Come spesso capita al viaggiatore più raffinato e smaliziato, Tokyo lo attira e lo repelle. Se ne ha l’immagine di un organismo gargantuesco che ingurgita la provincia e che di natura e cultura antica ha poco o niente. Invero si tratta più di un pregiudizio che d’un dato reale, ma prevale indubbio il contrasto tra Tokyo e “il resto del Giappone”, così che Nooteboom nei suoi pellegrinaggi decide di non limitarsi alle tappe principali, ma indaga percorsi meno battuti, come quando intraprende il viaggio impegnativo e straniante per i trentatré monasteri giapponesi:

«L’obiettivo segreto e inconsapevole di certi viaggi è quello di mandare in totale confusione il viaggiatore, estraniarlo a tal punto dalle sue origini da far apparire la sua esistenza come un’oscura faccenda cui potrà tornare solo con grande difficoltà. Soltanto allora sei stato veramente via, così altrove da essere forse diventato altro.»

Quando è il Giappone di Nooteboom?

È un Giappone cha s’apre a ventaglio, nella varietà, quello di Nooteboom. Tuttavia i suoi riferimenti, e quanto pare cercare in ogni viaggio o mostra in cui si reca, sono di natura prettamente letteraria, fuori dal tempo. In primis torna la letteratura sontuosa di Murasaki Shikibu, il mondo pregresso di un Giappone lontanissimo, edulcorato e già in decadimento, vivido e ampliato dalla lente d’ingrandimento (e fors’anche di abbellimento) della letteratura, eppure invisibile già allora a chiunque non vi partecipasse in prima persona.

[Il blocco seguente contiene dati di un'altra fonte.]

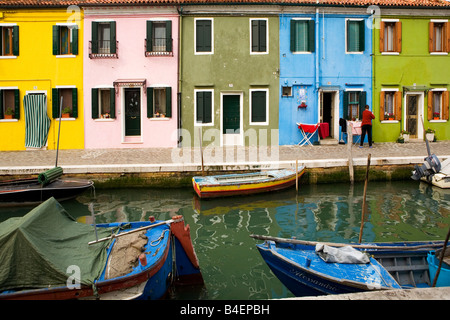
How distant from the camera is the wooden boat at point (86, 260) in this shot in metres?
4.96

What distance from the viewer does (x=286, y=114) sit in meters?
17.7

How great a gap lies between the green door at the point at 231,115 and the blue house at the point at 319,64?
187 centimetres

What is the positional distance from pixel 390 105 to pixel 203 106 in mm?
8257

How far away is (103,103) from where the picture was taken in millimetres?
17938

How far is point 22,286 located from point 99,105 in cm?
1369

Va infatti ribadita la natura del tempo in questa miscellanea: anche senza andare a scomodare il periodo Heian della corte del principe Genji, il tempo descritto in Cerchi infiniti, è già lontano dal lettore odierno, considerando che questi scritti disparati (resoconti di viaggi, recensioni narrative di mostre in Europa, postfazioni di romanzi di autori giapponesi) sono stati redatti tra il 1977 e il 2012.

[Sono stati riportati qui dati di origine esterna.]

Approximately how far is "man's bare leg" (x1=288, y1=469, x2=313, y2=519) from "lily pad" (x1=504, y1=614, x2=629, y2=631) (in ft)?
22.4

Nooteboom cerca costantemente tra le pieghe del contemporaneo, un Giappone che non c’è più, come la piccola madeleine di proustiana memoria si indovina per subito dimenticare quanto essa recuperava dell’infanzia perduta. Fa lui stesso, più volte, una ammissione di colpa:

«La seconda volta urtai violentemente contro l’impenetrabilità della società giapponese. Mi resi conto che devi realmente saper leggere e parlare il giapponese per trovare nel Giappone di oggi quello di allora, che per questo è troppo tardi, e che dovrò limitarmi ai pezzi di Giappone «puro» che, come qui in questa mostra, mi vengono presentati, e a ciò che posso leggere in traduzione. In altri termini, non ho più bisogno di andarci. Ciò che voglio vedere è già qui, o viene qui.»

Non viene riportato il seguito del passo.